I really would like some feedback in discussion in this forum about the role of history in some of the games we play and the literature we read. For one of my upcoming classes, I have been reading Utopia, Brave New World, and 1984. The last two works, particularly, have areas that focus on history and its subversion.
In Brave New World, no history survives: literature, art, facts, anything. The population is genetically conceived through ectogenesis and are indoctrinated from birth to follow certain set patterns, without deviation. One never questions what came before, and the characters even show misunderstanding at the words of Shakespeare. One character even laughs during the scene in Romeo and Juliet where Juliet's parents are preparing for her marriage to Paris. One early scene has a controller symbolically wiping history out of space.
In 1984, history is rewritten everyday, depending on the situation, to make the oligarchy look good. The history of this world never existed, an did it did, it becomes subverted almost instantly. The population never questions the rewrites and moves along as if nothing has changed.
Granted, these two novels share multiple similarities when it comes to history, because Huxley taught Orwell and they corresponded.
Now, playing through Mass Effect recently, I've noticed this idea of history popping up again. I've also noticed the caste system that appears in Brave New World, through the genocides and population eradications in Mass Effect. Mass Effect treats history as a cycle that keeps repeating itself. SPOILER ALERT: The reapers, once a civilization reaches its epoch, return and end the civilization. They are machines that act like gods. They control and write the history that the following civilization accepts, with question in the game.

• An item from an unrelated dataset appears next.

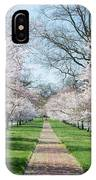 Spring Cherry Trees IPhone Case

Fallout 3, on the other hand, poses a different idea. Since D.C. has been laid to waist, the history of America has been lost. One of the side quests plays on this idea while you search for historical artifacts for a collector in Rivet City. The facts that the collector garners from these artifacts and other sources are, of course, distorted, but he believes in the ideas anyway. In this case, no ruling class controls the history, it has just been changed through time and circumstance.
When I get to Bioshock, I'll post my thoughts about it.
I know this is a rough idea, or amalgamation of ideas, but I hope to turn it into something feasible soon. Please, if you have any comments or ideas, post them here.